The company’s early years were focused on catering to this traditional customer base, but Yami has expanded beyond serving Asian consumers in recent years and has had to rethink its strategy in the process.
“We first realized that our products would appeal to a broader base when we noticed a lot of non-Asian names on the order forms, so we thought we’d better do some research,” he says.
“But our Asian customers know what they’re looking for and mostly look for specific brand names. When you look at Asian websites, they tend to be packed with information and very busy. For a broader Western customer, the search is likely to be much more vague, like ‘Chinese tea’ or ‘spicy noodles’, so the search and the journey are completely different,” he says.
Zhou adds that new customers tend to come from one of three backgrounds: people with a passion for Asian cuisine, those who have lived in Asia and returned to the US, or those drawn to it’s increasing appeal and influence influenced by Asian pop and food culture.
To that end, Yami is collaborating with Asian chefs and restaurants to attract Asian food lovers, but is beginning to go beyond the competition with other Asian marketplaces and take on rivals like Amazon
AMZN
WMT
TGT
Yami expands sales
Yami recently opened a warehouse on the east coast that will enable shipping times to rival Amazon Prime in the US — averaging just 2.6 days, Zhou says. In some areas they can deliver same day or next day.
“That’s why we first opened our West Coast warehouse and now our East Coast warehouse, and that’s why we have to work with technology to provide the customer service and personalization that we did ourselves when we were a small business.”

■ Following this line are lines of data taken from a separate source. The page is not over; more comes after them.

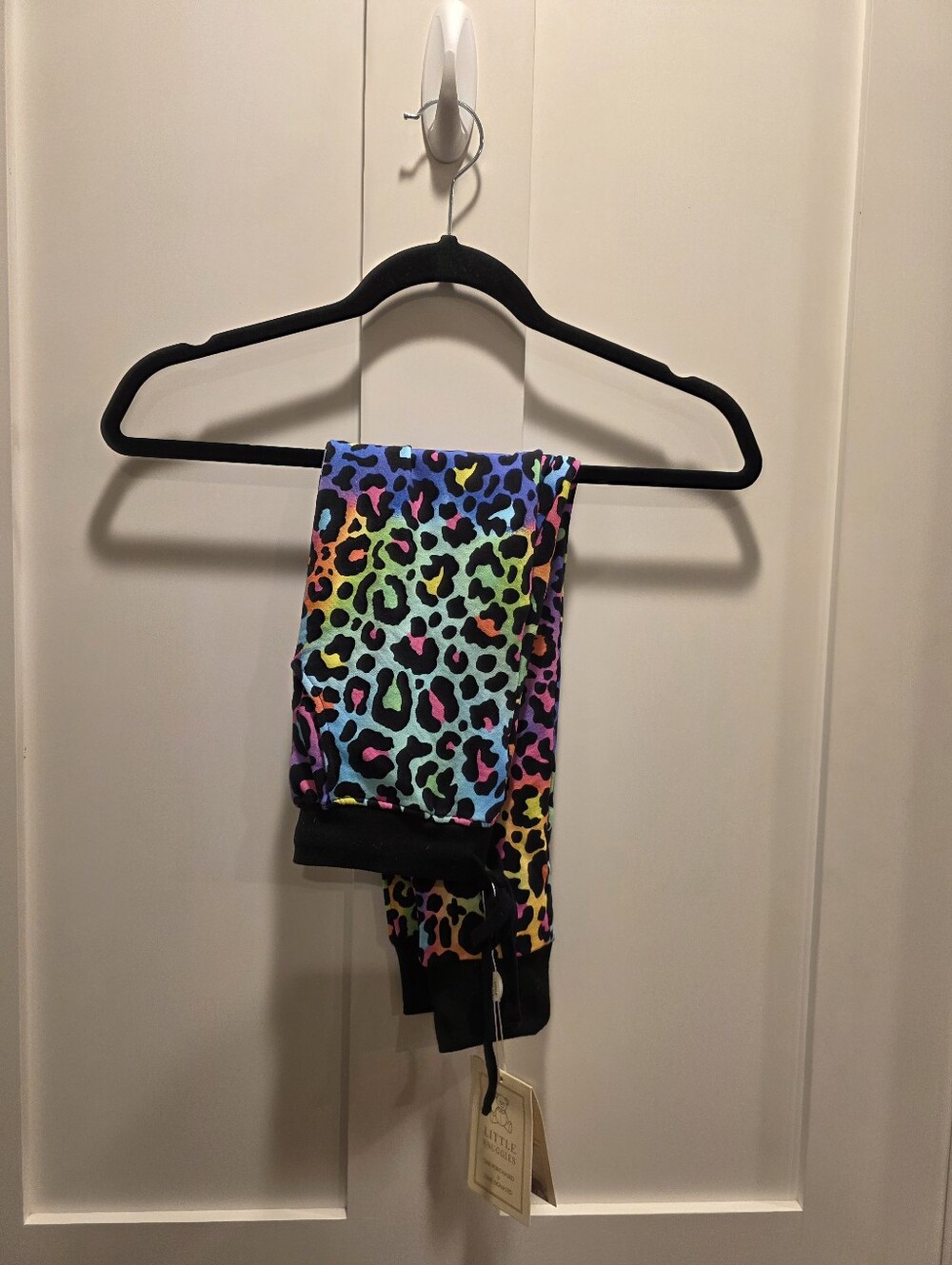 Little Snuggles Rainbow Leopard Print Joggers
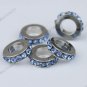 50X Light Blue Crystal Big Hole  Beads Findings Fit Charm Bracelet WHOLESALE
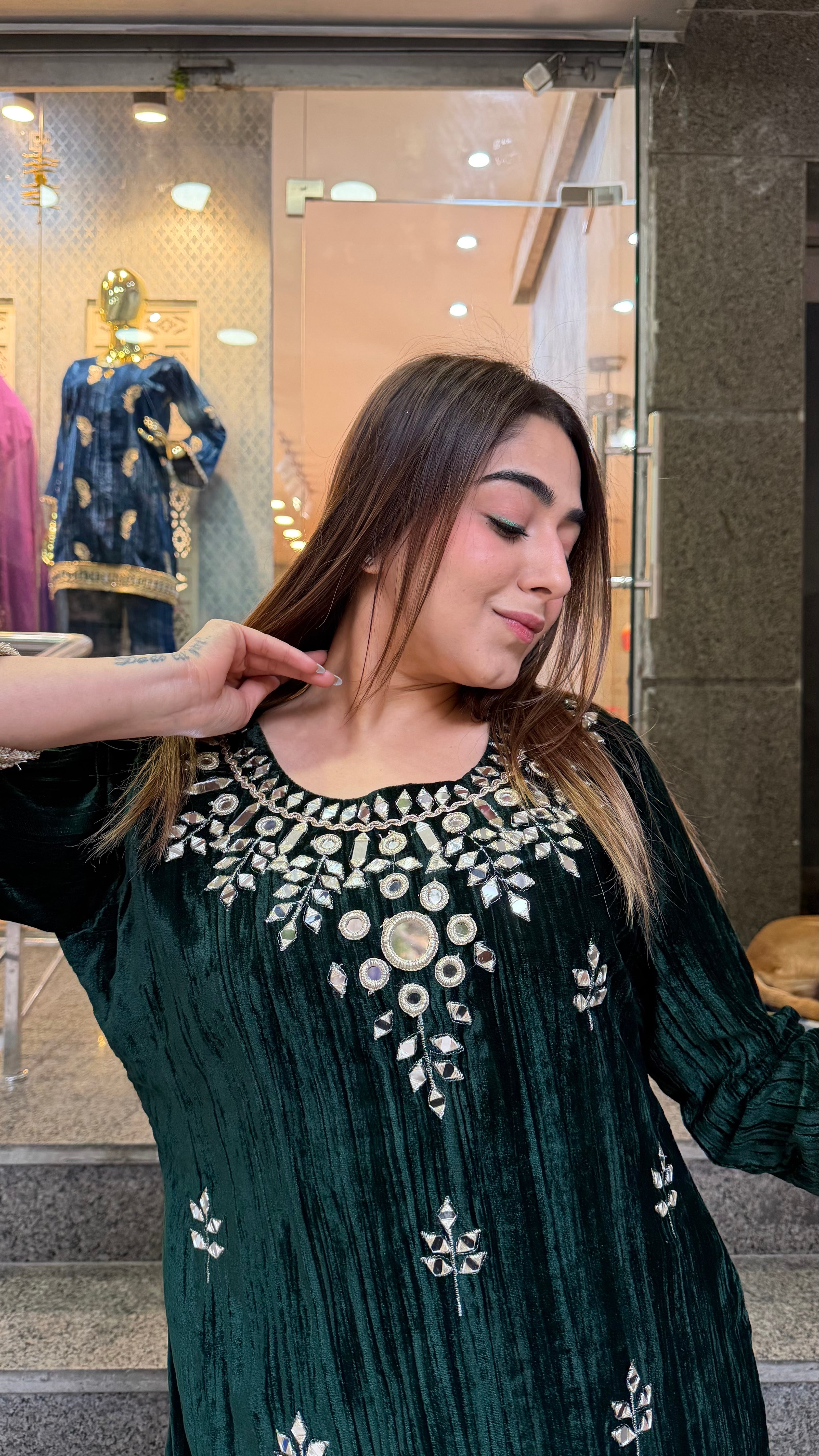 The Simran Velvet Co Ord Set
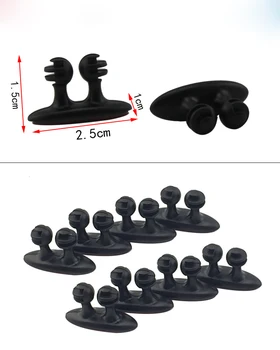 

8pcs Car Wire USB Car Phone Cable Holder Multifunctional Tie Clip Fixer Organizer Car Charger Line Clasp Headphone Cable Clip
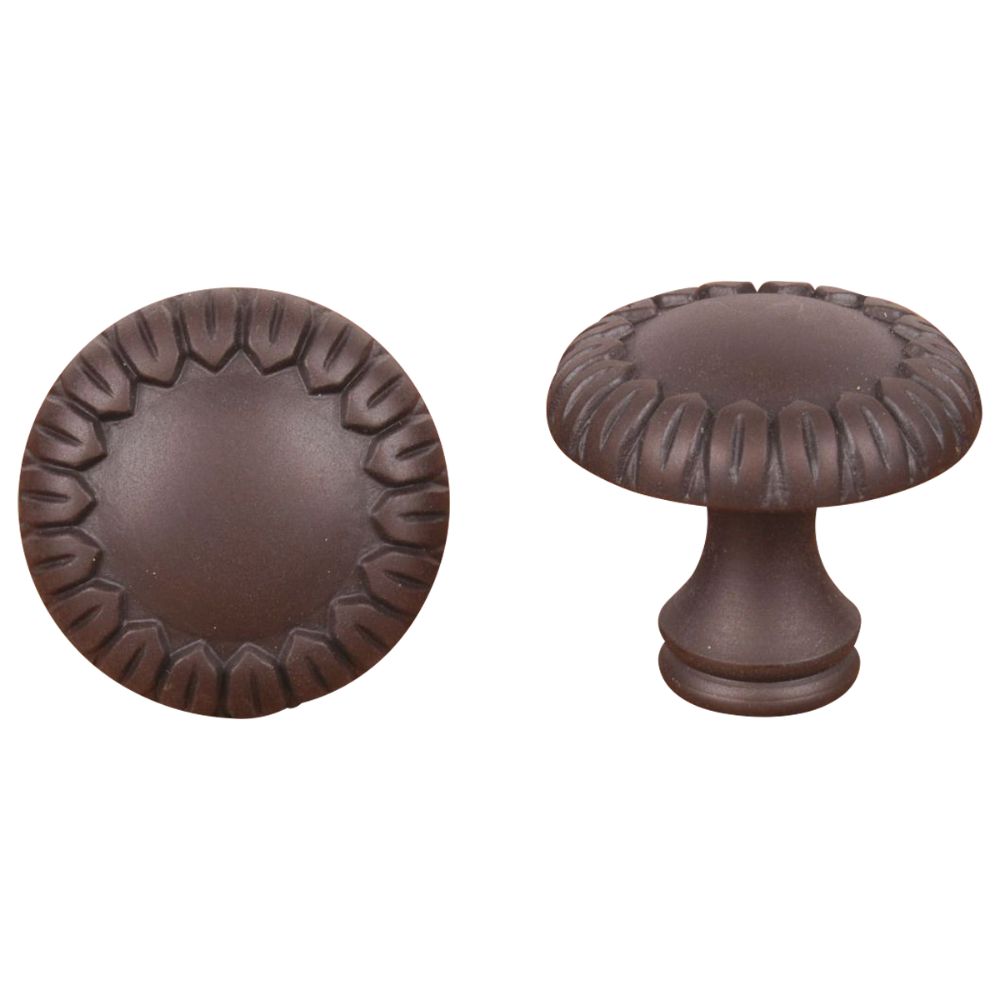 RK International CK 759 RB Distressed Small Petals at Edge Cabinet Knob in Oil Rubbed Bronze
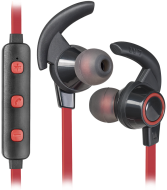 Беспроводная гарнитура OutFit B725 черный+красный, Bluetooth DEFENDER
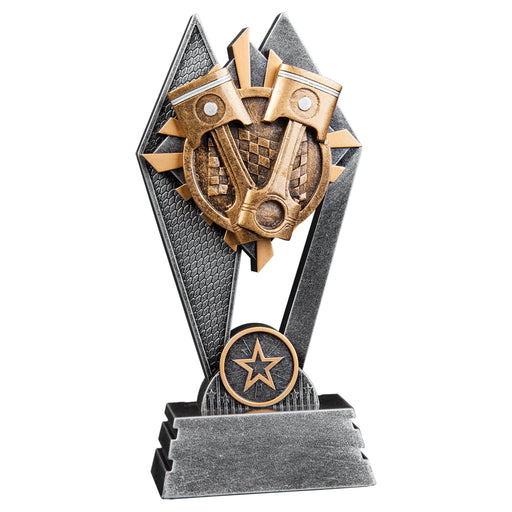 Racing Resin Trophy award in 2 sizes with free engraving!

Speeding up delivery is key to prospects of expanding the customer base.
In fact, around 95% of Yami’s products are imported from Asia, so data and AI have become a cornerstone of its strategy, allowing it to use technology to forecast demand and personalize marketing to customers.
Zhou recalls “bootstrapping” the first four years of business leading up to the first investment round in 2017, and admits he never thought he’d be leading a company that now has ambitions to grow beyond the US , but also looks to Canada .
Yami is also expanding product categories, although he has yet to crack fresh produce. Zhou says he’d like to find a way to work with Asian supermarkets to deliver fresh groceries without Yami having to carry inventory – but that’s currently on the “to-do list”.
But he sees potential in apparel, believes the US penchant for Japanese products could be further exploited, and believes Korean toys are another category Yami could soon test.